* _TEXTE DE L'EXERCICE_
::::

Cette section est complémentaire à celle sur la base légale de collecte dans le secteur humanitaire au sein du pilier réglementaire, qui aborde l’aspect légal du sujet (Sous-section 3.1 - Décryptage du RGPD). C’est la dimension pratique et terrain du consentement qui est présentée ici. Vous trouverez plus d’informations sur ce à quoi correspond le consentement dans la sous-section Glossaire et définitions.

À retenir

Le consentement est une pratique longtemps généralisée qui est aujourd’hui remise en question, étant donne que les conditions pour son obtention – s’appuyant sur un réel choix informe, sans déséquilibre dans la relation avec les populations- sont rarement réunies dans les contextes d’intervention des ONG.

Il semble donc plus respectueux des populations concernées de maintenir le consentement comme base légale uniquement pour les situations ou des données particulièrement a risque sont collectées.

Cela implique néanmoins de mettre en place pour toutes les autres collectes des mécanismes de gestion responsable des données plus pousses que ce qui aurait été envisagé avec l’obtention du consentement.

Le consentement est la pratique en gestion responsable de données qui est la plus remise en question aujourd’hui. Bien que semblant une évidence sur le principe pour justifier une collecte de données personnelles, son obtention (si l’on considère que c’est un consentement informé et éclairé qui est donné) est en fait très difficile dans le secteur de la solidarité internationale (voir « Le consentement : une base légale sur-utilisée ? » pour mieux comprendre la question des bases légales de collecte et du côté souvent inapproprié du consentement).

Comme le dit si bien The Engine Room, ONG qui aide à une utilisation plus responsable de la technologie dans le secteur de la justice sociale et qui aborde fréquemment le sujet par le biais de la communauté « responsible data», «Le fait qu’une personne ait signé un formulaire signifie-t-il qu’elle comprend vraiment tout ce qu’elle accepte ? « Et, au delà, « Comment pouvons-nous réimaginer le consentement éclairé d’une manière qui respecte la dignité et les droits des communautés que nous servons ? « , « Et si nous allons au-delà du consentement, à quoi ressemblerait une approche de la collecte de données respectueuse des droits ? » (Source : Unpacking informed consent, ressource disponible seulement en anglais). Le sujet soulève plus de questions qu’il n’y répond, mais nous allons chercher à vous aider en pratique à ce sujet.

Rappelons juste qu’il est approprié si la personne a un choix réel et un contrôle concret sur la manière dont ses données seront utilisées.

::::

* _DONNÉES ENREGISTRÉES_
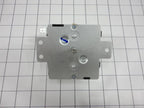Whirlpool Dryer Timer WP3398190
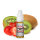 ELFLIQ - Strawberry Kiwi 20mg/ml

::::

* _CONSIGNE_
Mettez à jour le texte sur le consentement en le recopiant depuis « Il semble donc » jusqu'à « l’obtention du consentement. », avec « personnes concernées » à la place de « populations concernées ». Le matériel placé après le texte n'a aucun lien avec lui.

* _CORRIGÉ_
Il semble donc plus respectueux des personnes concernées de maintenir le consentement comme base légale uniquement pour les situations ou des données particulièrement a risque sont collectées.

Cela implique néanmoins de mettre en place pour toutes les autres collectes des mécanismes de gestion responsable des données plus pousses que ce qui aurait été envisagé avec l’obtention du consentement.